Por Roberto Malvezzi (Gogó)
É época de São João, quando o Nordeste se torna mágico. As festas juninas por aqui têm o sabor das festas natalinas em outras regiões do país. Época de comer, brincar de quadrilhas e forró, celebrar, reencontrar a família, experimentar a gratuidade da vida.
Este ano ficou diferente. O Nordeste ficou de luto pelas cidades arrasadas pelas águas em Pernambuco e Alagoas. Algumas pessoas me escreveram perguntando: como se explica o que está acontecendo?
Dou três fatores para entendermos um pouco o que acontece.
Primeiro, a ilusão alimentada pela indústria da seca que “no Nordeste não chove”. Terrível inverdade. Poucos sabem que o açude Castanhão, no Ceará, com capacidade de armazenar quase sete bilhões de metros cúbicos de água, foi construído exatamente para aliviar as enchentes diluvianas dos rios Salgado e Jaguaribe. A música “Súplica Cearense”, quando um sertanejo implora a Deus para parar de chover, feita ainda em meados do século passado, ilustra essa dimensão pouco realçada do Nordeste.

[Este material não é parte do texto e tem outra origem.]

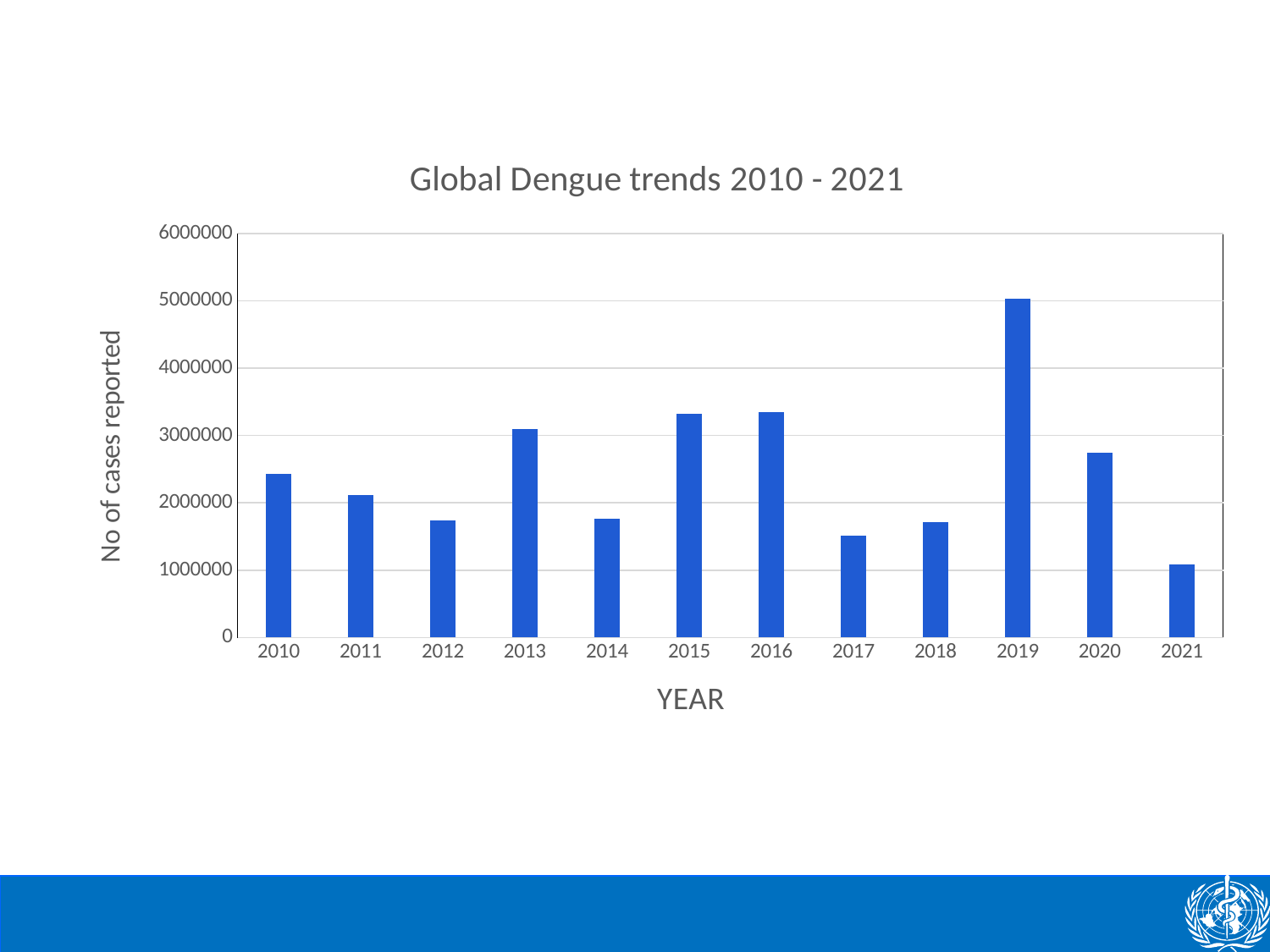
Which year has more cases reported, 2013 or 2014? 2013 What is the label of the y axis? No of cases reported How many years are shown on the x axis? 12 Which year has the highest number of cases reported? 2019 What type of chart is shown on the slide? bar chart Is the value for 2010 greater or less than 2000000? greater What is the title of the chart? Global Dengue trends 2010 - 2021 Is the value for 2019 greater or less than 4000000? greater Which year has more cases reported, 2020 or 2021? 2020 Is the value for 2017 greater or less than 2000000? less Which year has the lowest number of cases reported? 2021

Em segundo, poucos dias atrás, tivemos na Câmara Nacional de Outorga de Recursos Hídricos, uma oficina para construir os critérios de outorga – licença para uso – das águas dos rios intermitentes do Nordeste. Tive a honra de participar como representante da sociedade civil entre mais de cinqüenta técnicos do governo. Nossa conclusão foi unívoca: “esses rios são importantes, mesmo que as águas passem por eles apenas uma semana no ano. Esses rios só podem receber outorga para usar a água para consumo humano e animal, jamais para lançamento de efluentes – todo tipo de esgoto -, pois não tem massa hídrica para diluir os efluentes durante o resto do ano”. Portanto, mesmo que intermitentes, as águas desses rios serão utilizada pelas populações durante o resto do ano, quando elas ficam armazenadas em açudes, barragens ou pequenos barreiros. Hoje as armazenamos também em cisternas para beber e produzir. Acontece que, em anos de chuvas muito intensas, muitas dessas barragens se rompem, intensificando os desastres que acontecem à jusante.
Terceiro, cito o especialista em clima Phillips Fearnside, americano que vive na Amazônia. Em evento promovido pela CNBB sobre as Mudanças Climáticas, ele nos apresentou dezoito possíveis cenários para o Nordeste. A maioria falava de aumento das temperaturas e dos períodos de estiagem. Entretanto, um deles falava em chuvas diluvianas para o Nordeste. Por ser o único a projetar esse cenário, foi eliminado.
Minha opinião – embora eu não seja técnico, mas vivo aqui e vejo a mudança empiricamente – é que deveria ser mantido. Com o aquecimento do Atlântico grandes volumes de água estão se evaporando, caminhando para o continente, estacionando sobre o Nordeste e produzindo chuvas incalculáveis, como os 230 milímetros em uma chuva em Uauá, sertão da Bahia, ou os 400 milímetros em três dias como essas chuvas sobre Alagoas e Pernambuco. Lembremo-nos ainda das chuvas torrenciais em 2008 sobre Piauí, Ceará e Maranhão. Portanto, os tais fenômenos extremos que nos falam os estudiosos do clima estão realmente já acontecendo.
Somemos esses fatores e teremos um pouco do entendimento do novo Nordeste e da tragédia pernambucoalagoana.